Мгновенье она молчала, потом вышла и вернулась с четырьмя монахинями из числа своих фавориток. У них был дикий и свирепый вид. Я бросилась к их ногам, умоляя о милосердии, но они кричали все разом:

— Никакого милосердия! Только не допускайте, сударыня, чтобы она разжалобила вас! Пусть отдаст бумаги или пусть отправляется в карцер…

Я обнимала колени то у одной из них, то у другой; я говорила, называя их по именам:

— Сестра Агнеса, сестра Юлия! Что я вам сделала? Зачем вы восстанавливаете против меня нашу настоятельницу? Разве я так поступала с вами? Сколько раз я заступалась за вас! Вы уже забыли об этом. И ведь вы были виновны тогда, а я сейчас ни в чем не виновна.
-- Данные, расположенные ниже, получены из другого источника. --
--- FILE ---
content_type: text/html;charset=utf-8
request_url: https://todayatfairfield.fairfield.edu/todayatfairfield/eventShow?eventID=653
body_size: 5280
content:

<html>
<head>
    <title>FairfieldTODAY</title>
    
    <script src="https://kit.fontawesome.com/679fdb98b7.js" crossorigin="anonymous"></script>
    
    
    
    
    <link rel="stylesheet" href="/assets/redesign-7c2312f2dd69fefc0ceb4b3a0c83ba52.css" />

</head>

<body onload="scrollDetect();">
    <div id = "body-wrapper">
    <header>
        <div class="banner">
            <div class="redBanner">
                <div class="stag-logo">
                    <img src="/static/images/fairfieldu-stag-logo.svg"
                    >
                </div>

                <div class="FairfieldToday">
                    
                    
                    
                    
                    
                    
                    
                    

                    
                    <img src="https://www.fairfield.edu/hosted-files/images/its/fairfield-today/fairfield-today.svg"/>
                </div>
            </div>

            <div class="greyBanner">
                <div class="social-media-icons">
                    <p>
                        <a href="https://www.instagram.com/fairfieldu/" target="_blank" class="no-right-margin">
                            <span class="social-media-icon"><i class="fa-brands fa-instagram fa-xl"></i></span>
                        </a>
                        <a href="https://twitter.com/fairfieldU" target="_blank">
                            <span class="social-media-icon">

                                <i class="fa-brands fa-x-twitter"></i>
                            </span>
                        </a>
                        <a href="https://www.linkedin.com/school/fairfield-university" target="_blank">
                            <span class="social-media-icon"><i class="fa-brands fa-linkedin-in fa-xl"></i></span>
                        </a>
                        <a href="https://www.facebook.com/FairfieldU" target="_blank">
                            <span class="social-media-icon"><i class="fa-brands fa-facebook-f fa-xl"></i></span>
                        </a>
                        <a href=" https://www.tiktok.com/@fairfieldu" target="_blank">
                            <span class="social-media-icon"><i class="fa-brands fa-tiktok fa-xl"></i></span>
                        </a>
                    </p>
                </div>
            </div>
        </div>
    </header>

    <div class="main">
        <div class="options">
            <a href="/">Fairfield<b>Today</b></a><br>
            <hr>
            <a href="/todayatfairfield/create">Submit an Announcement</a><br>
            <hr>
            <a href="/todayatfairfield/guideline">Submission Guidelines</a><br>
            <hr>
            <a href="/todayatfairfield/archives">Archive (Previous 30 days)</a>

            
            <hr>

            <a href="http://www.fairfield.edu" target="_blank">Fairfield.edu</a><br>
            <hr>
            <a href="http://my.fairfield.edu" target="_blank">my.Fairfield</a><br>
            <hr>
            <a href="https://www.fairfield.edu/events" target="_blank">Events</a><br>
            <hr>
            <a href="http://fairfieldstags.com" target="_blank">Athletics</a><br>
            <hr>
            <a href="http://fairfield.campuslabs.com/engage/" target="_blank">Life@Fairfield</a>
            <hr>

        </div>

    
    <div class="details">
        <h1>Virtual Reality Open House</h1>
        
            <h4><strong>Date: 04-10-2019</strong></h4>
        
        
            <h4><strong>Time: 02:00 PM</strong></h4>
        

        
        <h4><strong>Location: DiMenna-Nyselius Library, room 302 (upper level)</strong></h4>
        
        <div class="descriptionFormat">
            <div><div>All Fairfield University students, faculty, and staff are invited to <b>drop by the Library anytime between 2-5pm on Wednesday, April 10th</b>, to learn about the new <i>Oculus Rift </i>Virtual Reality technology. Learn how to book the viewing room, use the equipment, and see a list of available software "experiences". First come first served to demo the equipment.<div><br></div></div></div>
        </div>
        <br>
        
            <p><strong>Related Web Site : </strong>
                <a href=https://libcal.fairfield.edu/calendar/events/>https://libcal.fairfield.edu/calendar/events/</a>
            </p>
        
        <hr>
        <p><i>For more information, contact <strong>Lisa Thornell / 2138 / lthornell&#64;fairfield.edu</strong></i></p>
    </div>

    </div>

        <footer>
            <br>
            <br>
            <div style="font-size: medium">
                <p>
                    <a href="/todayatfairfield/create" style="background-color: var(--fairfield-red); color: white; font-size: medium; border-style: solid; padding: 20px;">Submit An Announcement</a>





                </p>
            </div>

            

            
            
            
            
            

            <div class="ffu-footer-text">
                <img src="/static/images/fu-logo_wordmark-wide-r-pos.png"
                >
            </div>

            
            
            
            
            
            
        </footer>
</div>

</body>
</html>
Настоятельница смотрела на меня, не шевелясь, и повторяла:

— Отдай свои бумаги, несчастная, или открой, что в них было.

— Сударыня, — говорили монахини, — перестаньте упрашивать ее, вы слишком добры, вы ее не знаете. Это непокорная душа, которую можно обуздать только с помощью крайних мер. Она сама вынуждает вас к ним — тем хуже для нее.

— Матушка, — говорила я, — я не сделала ничего такого, что могло бы прогневать бога или людей, клянусь вам.

— Это не та клятва, какой я требую от вас.

— Она, наверное, послала старшему викарию или архиепископу жалобу на вас, матушка, на всех нас. Одному богу известно, как она расписала монастырские порядки. Дурному легко верят. Сударыня, надо обезвредить эту тварь, если вы не хотите, чтобы она навредила всем нам.